- [EXTRACTED TEXT]
"""

- Directed by: Ambadi Krishnan
- Written by: Ambadi Krishnan
- Produced by: Ambadi Krishnan
- Starring: Suresh Gopi Ranjini Krishnan
- Cinematography: Saloo George
- Edited by: K.P. Hariharaputhran
- Music by: Ouseppachan
- Release date: 23 January 2004;
- Country: India
- Language: Malayalam

= Sasneham Sumithra =

Sasneham Sumithra is a 2004 Indian Malayalam-language psychological romance film by Ambadi Krishnan starring Suresh Gopi. It is an uncredited film adaptation of the 1938 novel Rebecca written by Daphne du Maurier. The critically acclaimed romantic psychological thriller film Rebecca (1940) by Alfred Hitchcock was based on this novel.

==Plot==
Balan is a Navy officer. He falls in love and later marries Sumitra. Later he resigns and settles down with business, but Sumitra's father, and cousin do not like Balan. Under mysterious situations Sumitra commits suicide.

"""

- [REQUIRED WORK]
According to the text on Sasneham Sumithra, which novel is the film an uncredited adaptation of?

- [RECORDS SHOWN]
"""

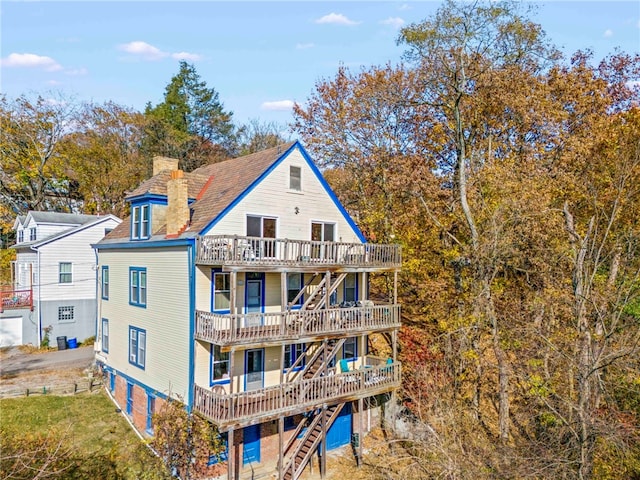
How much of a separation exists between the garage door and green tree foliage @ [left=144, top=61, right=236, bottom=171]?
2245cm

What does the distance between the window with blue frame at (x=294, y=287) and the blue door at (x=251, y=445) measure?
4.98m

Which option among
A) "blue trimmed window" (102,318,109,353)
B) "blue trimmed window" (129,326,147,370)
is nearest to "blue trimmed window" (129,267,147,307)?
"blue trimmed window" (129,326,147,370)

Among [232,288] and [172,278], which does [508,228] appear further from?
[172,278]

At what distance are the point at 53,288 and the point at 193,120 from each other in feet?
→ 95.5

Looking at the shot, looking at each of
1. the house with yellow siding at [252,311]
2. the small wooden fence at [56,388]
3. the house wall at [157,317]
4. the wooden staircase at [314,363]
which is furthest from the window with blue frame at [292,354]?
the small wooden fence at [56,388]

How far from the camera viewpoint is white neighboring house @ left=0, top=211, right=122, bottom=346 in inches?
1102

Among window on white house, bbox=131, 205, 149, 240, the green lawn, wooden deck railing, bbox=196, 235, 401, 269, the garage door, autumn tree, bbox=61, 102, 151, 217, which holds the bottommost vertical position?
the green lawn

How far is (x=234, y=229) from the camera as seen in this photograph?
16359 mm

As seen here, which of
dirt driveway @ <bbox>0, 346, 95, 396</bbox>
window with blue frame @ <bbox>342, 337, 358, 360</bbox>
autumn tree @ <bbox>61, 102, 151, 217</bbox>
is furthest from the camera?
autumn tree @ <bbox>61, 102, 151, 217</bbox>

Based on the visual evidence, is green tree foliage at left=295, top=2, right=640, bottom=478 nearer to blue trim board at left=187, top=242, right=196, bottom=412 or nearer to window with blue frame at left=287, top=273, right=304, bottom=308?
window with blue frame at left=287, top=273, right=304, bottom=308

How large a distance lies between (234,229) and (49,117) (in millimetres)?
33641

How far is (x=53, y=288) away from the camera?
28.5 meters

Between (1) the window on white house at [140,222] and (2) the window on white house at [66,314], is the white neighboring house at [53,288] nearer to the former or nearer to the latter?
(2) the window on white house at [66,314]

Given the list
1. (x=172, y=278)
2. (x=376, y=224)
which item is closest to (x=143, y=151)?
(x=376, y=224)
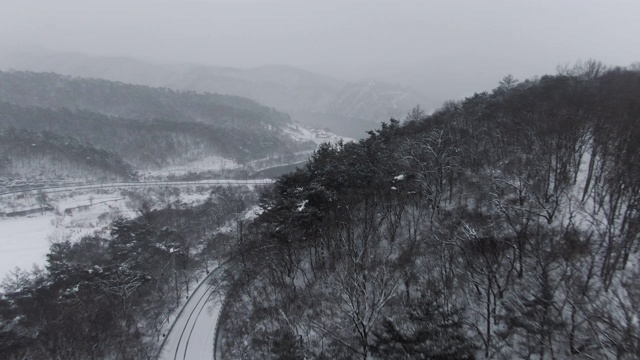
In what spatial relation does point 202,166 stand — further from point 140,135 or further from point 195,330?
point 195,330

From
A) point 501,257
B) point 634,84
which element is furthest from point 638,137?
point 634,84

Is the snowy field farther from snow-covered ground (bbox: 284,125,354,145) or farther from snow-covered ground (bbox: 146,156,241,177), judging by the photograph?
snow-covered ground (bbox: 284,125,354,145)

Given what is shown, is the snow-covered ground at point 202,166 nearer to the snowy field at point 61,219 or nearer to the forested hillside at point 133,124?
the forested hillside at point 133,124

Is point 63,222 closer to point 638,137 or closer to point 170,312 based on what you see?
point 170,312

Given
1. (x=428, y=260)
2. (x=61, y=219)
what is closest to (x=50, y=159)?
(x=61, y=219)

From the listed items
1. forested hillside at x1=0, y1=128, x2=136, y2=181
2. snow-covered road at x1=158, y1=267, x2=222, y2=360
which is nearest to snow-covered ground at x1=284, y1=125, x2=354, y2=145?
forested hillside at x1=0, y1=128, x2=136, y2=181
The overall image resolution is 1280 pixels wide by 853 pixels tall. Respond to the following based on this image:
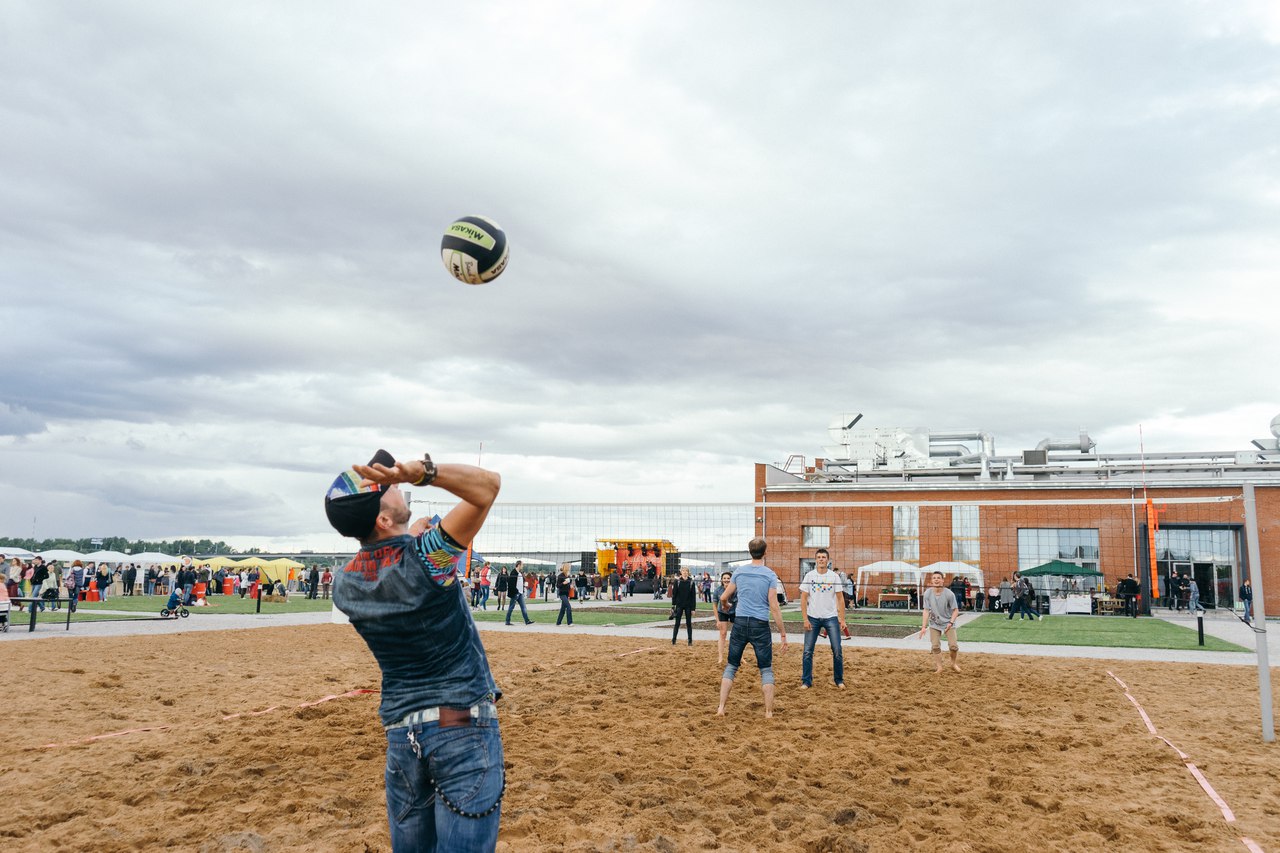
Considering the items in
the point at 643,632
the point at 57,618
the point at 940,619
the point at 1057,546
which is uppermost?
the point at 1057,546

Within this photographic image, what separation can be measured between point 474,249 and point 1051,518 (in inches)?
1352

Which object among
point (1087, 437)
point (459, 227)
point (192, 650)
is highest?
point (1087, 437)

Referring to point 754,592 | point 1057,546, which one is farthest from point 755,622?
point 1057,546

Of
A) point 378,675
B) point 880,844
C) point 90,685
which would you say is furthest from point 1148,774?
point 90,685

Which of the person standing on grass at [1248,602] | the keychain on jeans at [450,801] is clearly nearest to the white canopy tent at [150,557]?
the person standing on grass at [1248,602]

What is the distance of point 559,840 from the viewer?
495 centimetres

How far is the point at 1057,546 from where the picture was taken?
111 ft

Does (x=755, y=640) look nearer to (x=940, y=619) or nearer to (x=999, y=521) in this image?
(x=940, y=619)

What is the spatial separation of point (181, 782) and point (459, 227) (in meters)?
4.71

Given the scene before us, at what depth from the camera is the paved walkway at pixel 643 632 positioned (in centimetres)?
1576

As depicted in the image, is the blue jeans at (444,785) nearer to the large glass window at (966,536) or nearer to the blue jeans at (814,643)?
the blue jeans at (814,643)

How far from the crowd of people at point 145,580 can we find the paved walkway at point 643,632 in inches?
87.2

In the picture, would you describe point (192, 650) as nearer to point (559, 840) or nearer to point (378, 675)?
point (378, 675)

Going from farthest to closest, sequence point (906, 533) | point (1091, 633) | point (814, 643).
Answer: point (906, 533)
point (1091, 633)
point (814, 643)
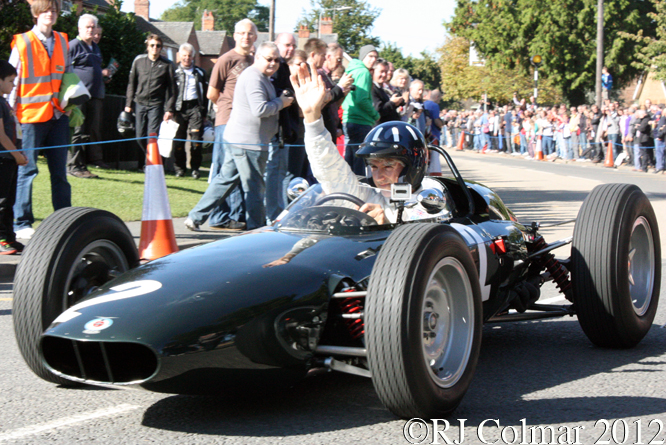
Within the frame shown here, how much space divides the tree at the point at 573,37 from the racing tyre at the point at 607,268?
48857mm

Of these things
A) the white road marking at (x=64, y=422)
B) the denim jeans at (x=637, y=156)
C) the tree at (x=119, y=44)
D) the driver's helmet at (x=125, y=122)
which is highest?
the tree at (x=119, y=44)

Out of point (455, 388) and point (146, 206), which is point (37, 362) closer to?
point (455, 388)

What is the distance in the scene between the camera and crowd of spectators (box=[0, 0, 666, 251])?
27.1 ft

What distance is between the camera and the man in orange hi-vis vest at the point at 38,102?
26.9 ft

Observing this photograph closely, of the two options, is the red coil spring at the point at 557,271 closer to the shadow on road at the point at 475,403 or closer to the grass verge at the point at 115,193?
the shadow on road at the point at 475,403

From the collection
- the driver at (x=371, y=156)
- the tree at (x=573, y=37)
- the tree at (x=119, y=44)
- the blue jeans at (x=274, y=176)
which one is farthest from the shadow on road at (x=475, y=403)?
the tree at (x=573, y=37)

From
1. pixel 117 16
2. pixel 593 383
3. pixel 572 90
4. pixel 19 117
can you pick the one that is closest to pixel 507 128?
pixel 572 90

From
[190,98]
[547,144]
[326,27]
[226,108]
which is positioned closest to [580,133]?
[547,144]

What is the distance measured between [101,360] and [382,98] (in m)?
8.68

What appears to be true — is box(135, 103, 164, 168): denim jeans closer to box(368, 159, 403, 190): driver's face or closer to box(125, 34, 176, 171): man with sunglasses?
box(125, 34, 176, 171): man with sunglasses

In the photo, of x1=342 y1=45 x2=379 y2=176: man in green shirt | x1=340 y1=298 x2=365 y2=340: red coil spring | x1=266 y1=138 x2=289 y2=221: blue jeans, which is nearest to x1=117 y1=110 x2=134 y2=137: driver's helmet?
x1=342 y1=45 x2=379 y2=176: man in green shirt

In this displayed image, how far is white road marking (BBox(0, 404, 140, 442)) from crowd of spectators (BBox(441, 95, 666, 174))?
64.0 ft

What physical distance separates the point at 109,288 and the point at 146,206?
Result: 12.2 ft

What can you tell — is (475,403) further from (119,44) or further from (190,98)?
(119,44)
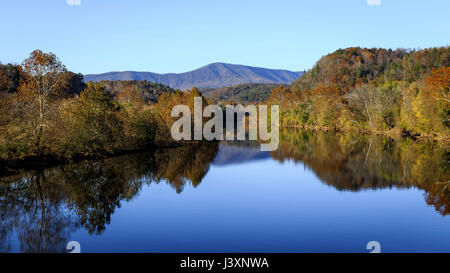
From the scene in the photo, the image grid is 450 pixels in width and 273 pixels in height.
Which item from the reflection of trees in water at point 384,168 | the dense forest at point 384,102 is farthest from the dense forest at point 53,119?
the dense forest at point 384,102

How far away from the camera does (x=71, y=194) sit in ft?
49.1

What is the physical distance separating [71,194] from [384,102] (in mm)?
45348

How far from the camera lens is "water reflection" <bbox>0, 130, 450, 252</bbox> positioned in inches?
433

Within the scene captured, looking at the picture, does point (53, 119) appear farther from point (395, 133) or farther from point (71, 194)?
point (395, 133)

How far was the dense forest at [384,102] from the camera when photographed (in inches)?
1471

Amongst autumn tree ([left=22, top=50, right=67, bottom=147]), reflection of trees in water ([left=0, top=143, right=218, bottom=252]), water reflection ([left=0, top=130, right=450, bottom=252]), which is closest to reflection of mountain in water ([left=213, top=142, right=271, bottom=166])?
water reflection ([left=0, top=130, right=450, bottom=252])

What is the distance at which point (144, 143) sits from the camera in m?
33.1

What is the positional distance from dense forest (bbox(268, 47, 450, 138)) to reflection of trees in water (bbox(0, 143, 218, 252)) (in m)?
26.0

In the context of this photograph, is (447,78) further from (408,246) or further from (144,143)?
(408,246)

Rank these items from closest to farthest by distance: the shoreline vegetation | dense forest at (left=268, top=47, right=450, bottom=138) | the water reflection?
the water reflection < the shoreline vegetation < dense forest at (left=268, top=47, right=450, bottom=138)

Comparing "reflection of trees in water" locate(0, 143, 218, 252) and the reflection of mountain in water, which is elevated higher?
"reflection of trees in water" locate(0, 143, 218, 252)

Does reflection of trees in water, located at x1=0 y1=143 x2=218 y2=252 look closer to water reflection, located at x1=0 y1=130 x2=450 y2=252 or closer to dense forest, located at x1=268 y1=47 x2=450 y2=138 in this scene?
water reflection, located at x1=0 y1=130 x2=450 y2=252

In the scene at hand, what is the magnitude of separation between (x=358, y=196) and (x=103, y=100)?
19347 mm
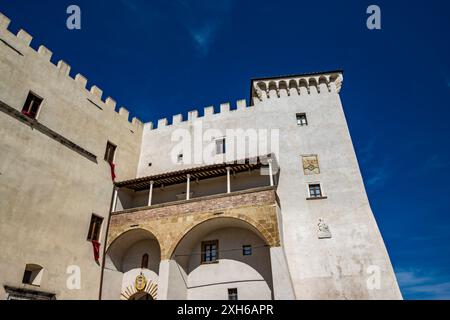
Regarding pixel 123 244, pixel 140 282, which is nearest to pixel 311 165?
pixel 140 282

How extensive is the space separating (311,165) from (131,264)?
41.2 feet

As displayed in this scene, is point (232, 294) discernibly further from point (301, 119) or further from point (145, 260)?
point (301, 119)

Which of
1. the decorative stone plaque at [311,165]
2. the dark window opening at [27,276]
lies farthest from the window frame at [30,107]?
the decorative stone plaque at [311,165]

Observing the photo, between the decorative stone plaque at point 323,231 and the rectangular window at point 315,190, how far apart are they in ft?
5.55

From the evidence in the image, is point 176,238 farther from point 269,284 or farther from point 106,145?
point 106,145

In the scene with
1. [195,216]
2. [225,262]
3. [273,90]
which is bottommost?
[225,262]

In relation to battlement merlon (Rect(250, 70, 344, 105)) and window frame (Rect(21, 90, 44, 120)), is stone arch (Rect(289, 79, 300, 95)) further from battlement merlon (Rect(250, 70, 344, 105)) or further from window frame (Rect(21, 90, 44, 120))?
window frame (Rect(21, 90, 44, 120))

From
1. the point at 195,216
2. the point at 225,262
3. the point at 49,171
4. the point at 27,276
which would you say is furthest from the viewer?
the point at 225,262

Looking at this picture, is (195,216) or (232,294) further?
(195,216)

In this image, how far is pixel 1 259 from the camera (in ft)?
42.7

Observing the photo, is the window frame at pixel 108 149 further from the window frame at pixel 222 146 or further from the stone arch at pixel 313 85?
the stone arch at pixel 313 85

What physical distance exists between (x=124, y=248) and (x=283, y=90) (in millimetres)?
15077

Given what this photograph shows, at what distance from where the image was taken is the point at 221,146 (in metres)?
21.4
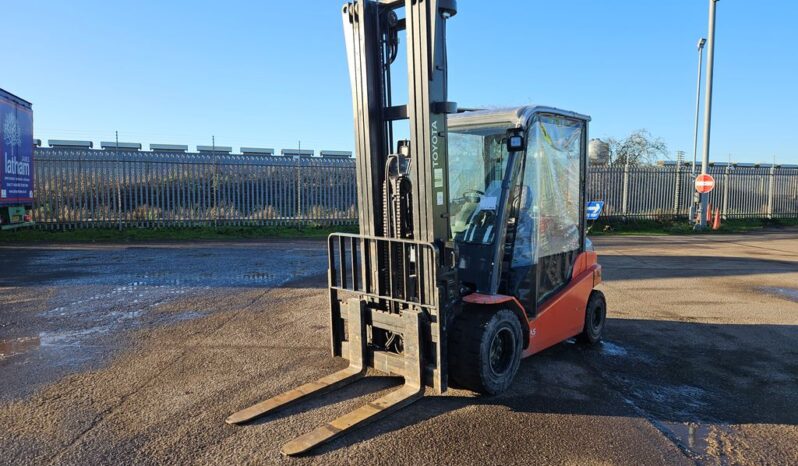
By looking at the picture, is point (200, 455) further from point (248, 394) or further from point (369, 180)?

"""

- [ANSWER TO THE TASK]
The 1938 novel Rebecca, written by Daphne du Maurier.